The new language took some getting used to, but the story was so  engaging with so many twists that it was hard to put down. Most  important, the book triggered my fascination with well-told futuristic  thrillers.

Another of my favorite novels set in the future is The Handmaid’s Tale, published ten years after The Tomorrow File.  The book won numerous awards, was made into a film, and is so well  known I won’t bother with the details, except to say it’s a feminist  portrayal of the dangers of a conservative society. I admire Atwood  immensely for tackling the subject. (I took a stab at that issue when I  wrote The Sex Club…but that’s another story.) Reading The Handmaid’s Tale further inspired me to someday write a thriller set in the future.

Interestingly enough, yesterday a blogger posted comparative reviews of The Catcher in the Rye, The Handmaid’s Tale and my futuristic thriller, The Arranger.  The blogger focused on insecurities as the theme, both social and  personal, and concluded they were necessary in fiction. First, I find it  interesting that people are reading or re-reading The Handmaid’s Tale from 1985 because of the advertising for When She Woke. It’s fun to see the novel resurrected.
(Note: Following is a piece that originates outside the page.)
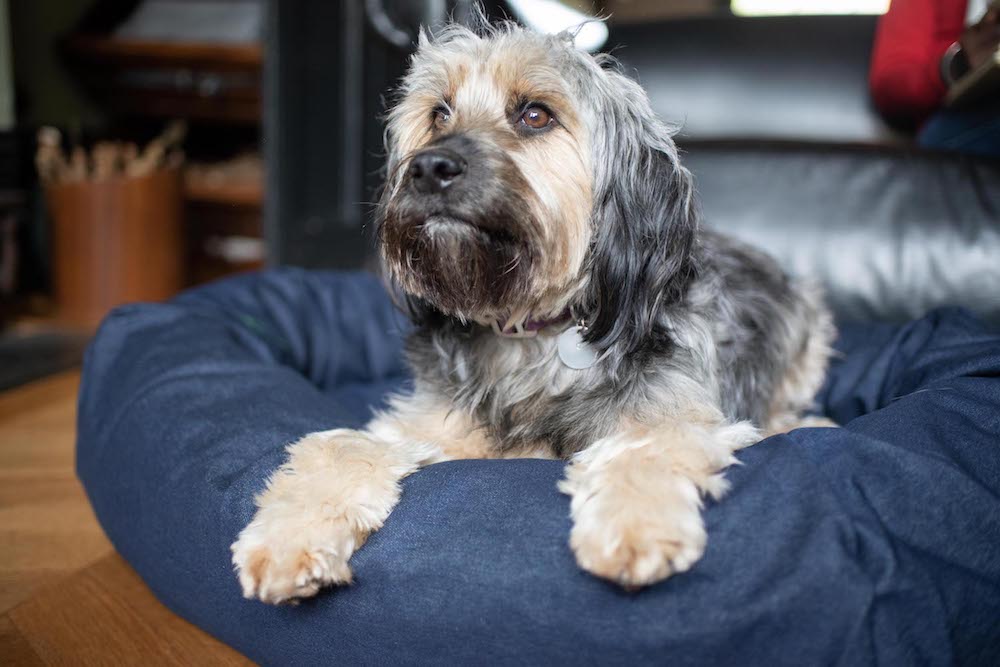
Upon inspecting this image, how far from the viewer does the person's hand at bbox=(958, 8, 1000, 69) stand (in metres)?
2.69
Second, it’s an honor to be listed in the same company as works by J.D. Salinger and Margaret Atwood.

I don’t mean to imply The Arranger  compares to any of the brilliant works I’ve mentioned, most of which  imagine a shockingly different future. (I’m still not sure why Catcher in the Rye  is in there, but that was the blogger’s choice.) My story is set only  13 years in the future, and I don’t consider it dystopian. It presents a  bleak vision of the United States, in that the economy is stagnant,  government has shrunk, and people without health insurance are left to  fend for themselves. But all that seems quite realistic to me and didn’t  require much imagination.

The Gauntlet, however, is an intense physical and mental competition  that provides a backdrop for my novel and required me to create entirely  fictitious scenarios.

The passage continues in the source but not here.